▶ Task item
All lines in the records that carry the string "Richard" are to be shown.

==============================

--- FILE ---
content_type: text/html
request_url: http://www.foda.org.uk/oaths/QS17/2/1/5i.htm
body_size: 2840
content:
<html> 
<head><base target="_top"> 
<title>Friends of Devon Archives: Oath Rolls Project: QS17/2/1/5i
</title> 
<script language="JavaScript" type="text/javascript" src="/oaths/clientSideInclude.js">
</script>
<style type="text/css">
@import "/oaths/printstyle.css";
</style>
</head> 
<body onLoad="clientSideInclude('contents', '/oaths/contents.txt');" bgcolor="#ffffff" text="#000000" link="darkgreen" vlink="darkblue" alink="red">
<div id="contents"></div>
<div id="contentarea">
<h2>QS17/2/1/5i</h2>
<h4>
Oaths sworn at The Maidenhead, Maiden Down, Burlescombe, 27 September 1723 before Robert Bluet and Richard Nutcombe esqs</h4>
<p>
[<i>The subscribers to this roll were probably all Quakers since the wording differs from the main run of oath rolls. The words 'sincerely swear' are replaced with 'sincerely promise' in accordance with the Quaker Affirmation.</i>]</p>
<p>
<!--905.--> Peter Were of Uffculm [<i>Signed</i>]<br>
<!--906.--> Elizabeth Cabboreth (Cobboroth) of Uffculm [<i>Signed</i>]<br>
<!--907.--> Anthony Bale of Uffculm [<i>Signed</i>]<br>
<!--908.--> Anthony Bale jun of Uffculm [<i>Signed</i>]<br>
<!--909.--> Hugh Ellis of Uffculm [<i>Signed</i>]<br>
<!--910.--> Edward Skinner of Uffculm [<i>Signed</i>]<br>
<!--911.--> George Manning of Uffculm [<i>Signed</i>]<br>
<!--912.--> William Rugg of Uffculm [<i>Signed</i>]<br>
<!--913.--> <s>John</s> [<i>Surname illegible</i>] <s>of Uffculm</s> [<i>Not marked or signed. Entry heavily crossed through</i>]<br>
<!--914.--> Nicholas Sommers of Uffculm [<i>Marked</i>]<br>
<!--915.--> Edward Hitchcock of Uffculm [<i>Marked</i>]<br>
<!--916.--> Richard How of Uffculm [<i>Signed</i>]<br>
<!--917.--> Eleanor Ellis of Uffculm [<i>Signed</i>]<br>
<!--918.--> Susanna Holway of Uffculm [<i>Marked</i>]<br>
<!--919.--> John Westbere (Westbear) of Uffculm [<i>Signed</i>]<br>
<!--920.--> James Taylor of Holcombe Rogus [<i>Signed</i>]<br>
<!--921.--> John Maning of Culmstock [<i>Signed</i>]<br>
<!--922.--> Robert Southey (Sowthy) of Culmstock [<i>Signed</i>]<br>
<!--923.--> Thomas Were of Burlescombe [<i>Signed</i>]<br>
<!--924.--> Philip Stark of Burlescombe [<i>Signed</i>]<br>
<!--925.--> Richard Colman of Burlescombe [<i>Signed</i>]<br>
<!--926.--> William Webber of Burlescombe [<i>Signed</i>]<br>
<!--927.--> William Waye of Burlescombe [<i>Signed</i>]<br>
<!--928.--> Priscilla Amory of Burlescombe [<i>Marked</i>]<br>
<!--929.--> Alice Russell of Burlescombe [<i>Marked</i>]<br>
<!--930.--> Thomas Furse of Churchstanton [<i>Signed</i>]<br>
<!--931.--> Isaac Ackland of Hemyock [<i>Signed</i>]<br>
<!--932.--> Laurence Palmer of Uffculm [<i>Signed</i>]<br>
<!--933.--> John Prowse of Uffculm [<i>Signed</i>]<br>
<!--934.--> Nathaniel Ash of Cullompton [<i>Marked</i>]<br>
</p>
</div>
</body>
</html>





==============================

▶ Expected output
Oaths sworn at The Maidenhead, Maiden Down, Burlescombe, 27 September 1723 before Robert Bluet and Richard Nutcombe esqs</h4>
<!--916.--> Richard How of Uffculm [<i>Signed</i>]<br>
<!--925.--> Richard Colman of Burlescombe [<i>Signed</i>]<br>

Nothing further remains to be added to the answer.